Staff Spotlight – What it’s like to manage an apartment community12/09/2020
Frederiksen Court is one of Iowa State’s on-campus apartment communities providing a home to more than 1800 students in the area’s 29 buildings. Like other places on campus, Frederiksen Court has full-time, live-in staff support.
It may sound daunting to manage a community the size of a small town where all the residents are college students – but not to Cody Simons. “Every day is different – It never gets boring,” he said.
Simons serves as an Apartment Community Manager (ACM) in Frederiksen Court – or “Freddy” as students call it. He, along with Joshua “Buffalo” Burns, Madeline Fer and a team of 29 Community Advisers make up the staff that help guide Freddy residents through their Cyclone adventure.
His focus? Creating an environment where each student can choose the type of experience they want to have here.
“Everyone is different, whether they want to focus on studying, have a project they want to do to make the community a better place – whatever,” he said. “I want to know what that looks like and how can we meet that.”
Simons leans on his experience to guide him in his work. He’s been at Iowa State for 10 years. As an undergraduate studying Agronomy, Simons became a CA in Helser Hall the spring semester of his sophomore year. From there he worked as the Graduate Assistant in Friley Hall and then became an Apartment Community Manager at Frederiksen. He is now in his fourth year there.
A Man of Many Hats
As the ACM, Simons is more than just the apartment manager. He is a recreation director, counselor, peace officer and ISU resource, among others. However, his first priority is to help people that live in Frederiksen, “Whatever people need … How can we help?” he said. “Sometimes we even move furniture.”
As the manager, he works closely with the CA staff to make sure they have what they need so their area runs the best it can.
“Our CAs do a million different things. The opportunities staff provide to students gives them the ability to pick and choose what they’d like to engage in.”
He and the staff make a point to meet with the CAs on a regular basis. Since CAs are students, too, listening to them helps out a lot. “What we hear from them we use to adjust our programming to best suit the community.”
Programing is a big part of living on campus, building community and getting people engaged. Each year Freddy has community-wide events, like the Block Party in the fall. This carnival-like event features music, games, food trucks and more.
“That event has been really helpful. It’s not just a fun social event, but it also helps students see all the resources available to them on campus.” Due to COVID-19, this year’s event was cancelled but the team is looking forward to bringing it back next year.
This year, virtual events are taking the place of face-to-face gatherings.
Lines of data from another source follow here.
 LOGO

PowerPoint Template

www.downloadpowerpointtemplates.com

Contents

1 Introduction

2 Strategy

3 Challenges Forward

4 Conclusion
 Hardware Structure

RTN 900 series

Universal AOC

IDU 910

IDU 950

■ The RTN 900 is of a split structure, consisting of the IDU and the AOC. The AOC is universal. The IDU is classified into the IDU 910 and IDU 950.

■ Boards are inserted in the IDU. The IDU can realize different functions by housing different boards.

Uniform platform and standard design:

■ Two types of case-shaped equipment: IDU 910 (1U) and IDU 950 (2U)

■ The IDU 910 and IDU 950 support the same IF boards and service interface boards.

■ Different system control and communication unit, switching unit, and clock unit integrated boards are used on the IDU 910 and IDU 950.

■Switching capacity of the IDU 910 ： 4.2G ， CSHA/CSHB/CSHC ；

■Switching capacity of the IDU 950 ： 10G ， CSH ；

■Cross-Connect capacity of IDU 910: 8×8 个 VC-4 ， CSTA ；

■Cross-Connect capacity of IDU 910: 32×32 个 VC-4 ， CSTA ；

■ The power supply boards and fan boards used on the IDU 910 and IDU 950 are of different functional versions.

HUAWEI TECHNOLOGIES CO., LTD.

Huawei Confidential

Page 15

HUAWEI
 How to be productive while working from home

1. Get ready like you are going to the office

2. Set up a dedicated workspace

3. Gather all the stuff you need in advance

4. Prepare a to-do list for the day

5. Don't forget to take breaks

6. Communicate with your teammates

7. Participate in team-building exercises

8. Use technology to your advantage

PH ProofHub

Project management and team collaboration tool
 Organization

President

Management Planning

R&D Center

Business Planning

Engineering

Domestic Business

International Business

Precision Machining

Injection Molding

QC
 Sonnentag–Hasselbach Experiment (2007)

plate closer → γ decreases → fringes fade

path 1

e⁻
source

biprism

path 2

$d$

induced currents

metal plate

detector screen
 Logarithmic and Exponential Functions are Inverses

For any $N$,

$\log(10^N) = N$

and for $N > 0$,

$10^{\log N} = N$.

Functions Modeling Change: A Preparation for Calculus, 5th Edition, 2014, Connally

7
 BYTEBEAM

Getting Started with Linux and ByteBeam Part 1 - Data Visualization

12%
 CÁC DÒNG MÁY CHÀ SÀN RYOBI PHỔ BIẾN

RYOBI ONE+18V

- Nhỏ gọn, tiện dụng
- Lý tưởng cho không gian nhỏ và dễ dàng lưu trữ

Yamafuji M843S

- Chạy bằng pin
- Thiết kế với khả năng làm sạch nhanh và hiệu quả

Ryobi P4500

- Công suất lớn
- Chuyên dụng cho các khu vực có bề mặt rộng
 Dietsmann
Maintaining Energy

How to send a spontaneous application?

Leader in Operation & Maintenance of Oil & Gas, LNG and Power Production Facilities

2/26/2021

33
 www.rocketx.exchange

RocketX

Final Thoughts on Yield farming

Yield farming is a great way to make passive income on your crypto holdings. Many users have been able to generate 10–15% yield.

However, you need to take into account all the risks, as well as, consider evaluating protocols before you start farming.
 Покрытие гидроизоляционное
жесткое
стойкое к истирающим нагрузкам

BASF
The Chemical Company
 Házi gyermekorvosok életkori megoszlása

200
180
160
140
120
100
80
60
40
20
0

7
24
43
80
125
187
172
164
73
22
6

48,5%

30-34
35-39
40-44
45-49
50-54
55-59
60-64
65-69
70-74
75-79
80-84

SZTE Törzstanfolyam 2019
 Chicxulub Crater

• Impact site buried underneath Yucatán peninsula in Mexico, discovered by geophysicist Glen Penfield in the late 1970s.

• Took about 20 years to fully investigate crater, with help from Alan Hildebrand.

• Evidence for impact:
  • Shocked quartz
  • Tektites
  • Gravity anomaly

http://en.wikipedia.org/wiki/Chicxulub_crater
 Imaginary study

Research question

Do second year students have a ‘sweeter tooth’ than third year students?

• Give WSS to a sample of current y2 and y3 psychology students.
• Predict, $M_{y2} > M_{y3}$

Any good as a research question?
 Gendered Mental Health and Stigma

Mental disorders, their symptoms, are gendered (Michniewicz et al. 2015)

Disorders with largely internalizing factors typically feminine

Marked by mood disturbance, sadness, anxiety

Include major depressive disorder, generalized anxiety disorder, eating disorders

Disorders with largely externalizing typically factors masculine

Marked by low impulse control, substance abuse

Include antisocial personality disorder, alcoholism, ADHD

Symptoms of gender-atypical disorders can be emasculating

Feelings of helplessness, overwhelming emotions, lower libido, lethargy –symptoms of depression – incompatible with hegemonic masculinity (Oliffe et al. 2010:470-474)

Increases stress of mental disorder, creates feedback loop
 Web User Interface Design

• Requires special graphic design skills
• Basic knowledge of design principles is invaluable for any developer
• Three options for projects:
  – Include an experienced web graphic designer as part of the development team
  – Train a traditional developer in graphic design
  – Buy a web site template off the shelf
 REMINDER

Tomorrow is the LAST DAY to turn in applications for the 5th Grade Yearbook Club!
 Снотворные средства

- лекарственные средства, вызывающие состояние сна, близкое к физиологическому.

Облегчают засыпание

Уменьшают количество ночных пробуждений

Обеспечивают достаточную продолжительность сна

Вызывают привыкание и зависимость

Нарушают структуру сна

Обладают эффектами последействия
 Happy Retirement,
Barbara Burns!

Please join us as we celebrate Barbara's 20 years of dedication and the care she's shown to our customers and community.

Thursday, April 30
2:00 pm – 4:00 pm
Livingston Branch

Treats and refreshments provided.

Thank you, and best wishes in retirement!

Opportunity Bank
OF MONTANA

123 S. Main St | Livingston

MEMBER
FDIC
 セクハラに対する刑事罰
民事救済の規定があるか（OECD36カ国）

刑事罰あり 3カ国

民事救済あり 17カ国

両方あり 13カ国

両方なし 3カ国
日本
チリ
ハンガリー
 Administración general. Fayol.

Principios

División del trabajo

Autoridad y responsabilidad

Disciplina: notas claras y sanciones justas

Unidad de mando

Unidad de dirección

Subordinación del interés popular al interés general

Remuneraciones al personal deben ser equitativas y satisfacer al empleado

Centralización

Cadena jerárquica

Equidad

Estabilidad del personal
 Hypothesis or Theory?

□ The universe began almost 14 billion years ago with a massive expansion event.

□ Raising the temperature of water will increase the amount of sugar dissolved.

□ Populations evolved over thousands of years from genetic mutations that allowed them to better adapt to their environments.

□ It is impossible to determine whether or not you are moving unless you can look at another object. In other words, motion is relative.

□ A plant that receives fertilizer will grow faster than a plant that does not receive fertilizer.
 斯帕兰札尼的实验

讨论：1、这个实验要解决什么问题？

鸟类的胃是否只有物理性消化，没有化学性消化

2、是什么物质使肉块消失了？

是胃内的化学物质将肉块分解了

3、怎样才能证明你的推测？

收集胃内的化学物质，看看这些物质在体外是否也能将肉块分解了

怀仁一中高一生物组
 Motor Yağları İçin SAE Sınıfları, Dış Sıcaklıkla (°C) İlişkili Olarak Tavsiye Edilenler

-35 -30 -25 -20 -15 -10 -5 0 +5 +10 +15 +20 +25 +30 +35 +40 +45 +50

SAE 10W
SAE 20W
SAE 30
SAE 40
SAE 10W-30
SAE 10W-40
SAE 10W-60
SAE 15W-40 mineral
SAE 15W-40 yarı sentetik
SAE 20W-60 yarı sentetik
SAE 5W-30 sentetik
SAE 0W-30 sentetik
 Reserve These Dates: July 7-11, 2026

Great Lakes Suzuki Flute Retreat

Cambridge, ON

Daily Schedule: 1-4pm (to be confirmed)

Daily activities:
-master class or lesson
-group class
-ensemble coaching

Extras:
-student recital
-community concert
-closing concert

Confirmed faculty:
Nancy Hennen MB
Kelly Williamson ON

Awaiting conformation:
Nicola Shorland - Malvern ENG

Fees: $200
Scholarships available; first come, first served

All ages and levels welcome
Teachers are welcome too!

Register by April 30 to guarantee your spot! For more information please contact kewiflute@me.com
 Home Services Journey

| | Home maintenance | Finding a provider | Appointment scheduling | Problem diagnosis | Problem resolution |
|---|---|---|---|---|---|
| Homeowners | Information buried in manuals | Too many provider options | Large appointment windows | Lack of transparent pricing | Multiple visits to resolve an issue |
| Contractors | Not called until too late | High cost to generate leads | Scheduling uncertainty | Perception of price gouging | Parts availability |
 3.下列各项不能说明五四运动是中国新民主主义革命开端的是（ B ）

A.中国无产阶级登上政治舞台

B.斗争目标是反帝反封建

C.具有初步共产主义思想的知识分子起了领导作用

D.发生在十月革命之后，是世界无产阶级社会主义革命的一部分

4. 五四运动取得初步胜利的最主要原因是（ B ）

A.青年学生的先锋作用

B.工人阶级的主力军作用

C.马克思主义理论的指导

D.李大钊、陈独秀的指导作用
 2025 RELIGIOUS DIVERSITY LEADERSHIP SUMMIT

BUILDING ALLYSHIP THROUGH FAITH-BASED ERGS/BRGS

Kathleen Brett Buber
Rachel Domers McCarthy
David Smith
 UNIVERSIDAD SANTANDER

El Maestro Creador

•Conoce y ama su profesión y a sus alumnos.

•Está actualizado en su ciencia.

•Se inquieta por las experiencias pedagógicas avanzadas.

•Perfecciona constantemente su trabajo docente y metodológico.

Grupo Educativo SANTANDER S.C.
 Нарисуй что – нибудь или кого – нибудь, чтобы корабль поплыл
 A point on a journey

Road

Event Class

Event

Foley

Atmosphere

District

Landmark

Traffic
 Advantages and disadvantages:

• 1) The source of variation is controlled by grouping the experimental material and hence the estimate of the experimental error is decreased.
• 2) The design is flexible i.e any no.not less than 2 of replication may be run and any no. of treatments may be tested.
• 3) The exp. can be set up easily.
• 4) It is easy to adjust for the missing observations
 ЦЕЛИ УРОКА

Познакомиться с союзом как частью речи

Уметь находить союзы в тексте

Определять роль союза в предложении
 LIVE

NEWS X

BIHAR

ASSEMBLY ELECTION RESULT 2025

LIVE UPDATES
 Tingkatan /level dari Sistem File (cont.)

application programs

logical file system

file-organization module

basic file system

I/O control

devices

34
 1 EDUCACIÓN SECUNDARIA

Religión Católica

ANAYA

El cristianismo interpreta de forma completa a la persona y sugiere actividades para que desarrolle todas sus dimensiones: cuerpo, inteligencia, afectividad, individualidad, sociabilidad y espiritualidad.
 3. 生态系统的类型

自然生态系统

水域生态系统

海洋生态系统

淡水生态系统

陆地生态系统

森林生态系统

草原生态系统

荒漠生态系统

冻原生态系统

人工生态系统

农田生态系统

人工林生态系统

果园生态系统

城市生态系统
Staff launched the cutest pet contest that gave residents to show off their furry best friends – whether at home or in Freddy. And since not all apartments in Frederiksen are pet friendly, some students even bragged on their non-living pets. “Someone dressed up a pineapple and we even saw a pet rock,” Simons said.
Wearing the hat of a counselor is probably the biggest joy, and what he likes best about the job, says Simons. There are students stopping by all the time knocking on his office door asking questions. Most of the conversations are based on navigating what comes next.
“We are working with people that may not know what they’re going to do next and I help them work through that.”
He recounts one story of a student who was a month away from graduating and came to Simons because he wasn’t sure his chosen path was what he wanted to do for the rest of his life.
“We talked for quite a while,” he said. “Listening to him and putting him in touch with his adviser, he ended up realizing that one more semester would be better in the long run and help him reach his goals after graduation.”
Best of Both Worlds
Simons describes Frederiksen Court as the “best of both worlds.” Living in Freddy allows students to acclimate to living on their own before moving on and renting in a new city or buying a house. It’s apartment ownership with some grace and security.
“You can live independently, but not in a full-time capacity where you’re juggling bills and everything that goes with it. Here, everything is tied together.”
Simons also points out that Frederiksen is so close to campus.
“We don’t talk about it enough, but depending on your major, living in Frederiksen is closer to campus than living in some residence halls. If you’re an agronomy or meteorology major, this is as close to those buildings as you can get – it’s only a three-minute walk.”